Search engine optimization professionals are forgiven for hearing “SEO update” and pressing the panic button, even if the latest update from Google concerning mobile websites isn’t worthy of such panic. The company has long been known to favor mobile-friendly websites when ranking keyword-targeted search results, and has expressly said that it favors websites that have been specifically designed for viewing on mobile platforms. Even so, the march toward irrelevance for desktop-only web designs has been gradual at best. With its most recent update, that march continues in earnest. A few updates and considerations are worth noting for mobile SEO developers.
Desktop Websites Are Getting the Cold Shoulder
Google has long said that it prefers not to rank desktop websites highly in the results presented to mobile users. Over the past several years, it has made good on its promise to send those desktop-style websites into relative obscurity, pushing them lower than their mobile-friendly counterparts. As of May 2016, that effort continues. The mobile-friendliness of the design, which is just one signal of hundreds used to rank a website, will now be more important than ever.
The mobile-friendly signal was formally added to Google’s algorithm last year. As a new signal, it was introduced with a more forgiving impact on existing search rankings. This year, Google is turning up the heat. Mobile-ready websites will now almost always outrank their desktop-only counterparts. Over time, Google will continue to amplify this effect as it seeks to force website owners to either accommodate the mobile web or become desktop niche players.
For site administrators who already have created a mobile experience, this update could mean ranking above a desktop-only competitor for the first time. Those without a mobile-friendly website should either start designing one or get comfortable on page two of search results.
Creating the Mobile Experience: What to Know
Website administrators who have so far resisted the trend toward embracing mobile devices with a mobile-friendly design should start familiarizing themselves with Google’s guidelines. While the company welcomes all kinds of mobile-ready sites, including separate mobile sites, adaptive designs, and responsive designs, Google’s engineers have a clear preference for the responsive style of mobile design.
Responsive designs adjust the number of columns of a single website based on the screen size and width that they detect upon loading. This means Google only has to crawl a single website, instead of crawling variations for every mobile device and desktop environment imaginable.

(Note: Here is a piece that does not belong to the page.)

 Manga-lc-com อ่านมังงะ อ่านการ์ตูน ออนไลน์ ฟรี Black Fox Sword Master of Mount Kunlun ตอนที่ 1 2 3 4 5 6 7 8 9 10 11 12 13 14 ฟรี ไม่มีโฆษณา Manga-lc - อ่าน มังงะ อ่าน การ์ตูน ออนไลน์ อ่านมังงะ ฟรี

It’s easy to see why Google would prefer responsive efforts over others. In fact, it’s plausible that a future mobile SEO update may prioritize responsive designs over adaptive and standalone efforts. It might be a good idea to get on board with a responsive effort in order to truly coincide with Google’s algorithm and long-term goals.
AMP: Not Yet a Ranking Factor
Lastly, it’s worth noting that the Google AMP service is not yet a signal used to rank websites in mobile search results. The AMP feature, designed to increase page loading speeds quite significantly, can contribute to overall SEO performance due to the improved performance of a website. As of May 2016, however, the algorithm will not actively punish or promote websites in search results based on their use of the service or lack thereof. This is one more thing that SEO professionals should keep an eye on as Google’s mobile preferences and SEO guidelines evolve in the future.
A Big Change for Desktop-Only Websites
Desktop-only websites are becoming obsolete, and Google is the primary driver behind that significant change. Going forward, websites that don’t accommodate mobile devices will simply not be presented to users who are using a smartphone or some smaller tablets. To combat this needed, but perhaps alarming change, website administrators will need to pick up the pace on adopting responsive, mobile-friendly design as a key part of their SEO strategy.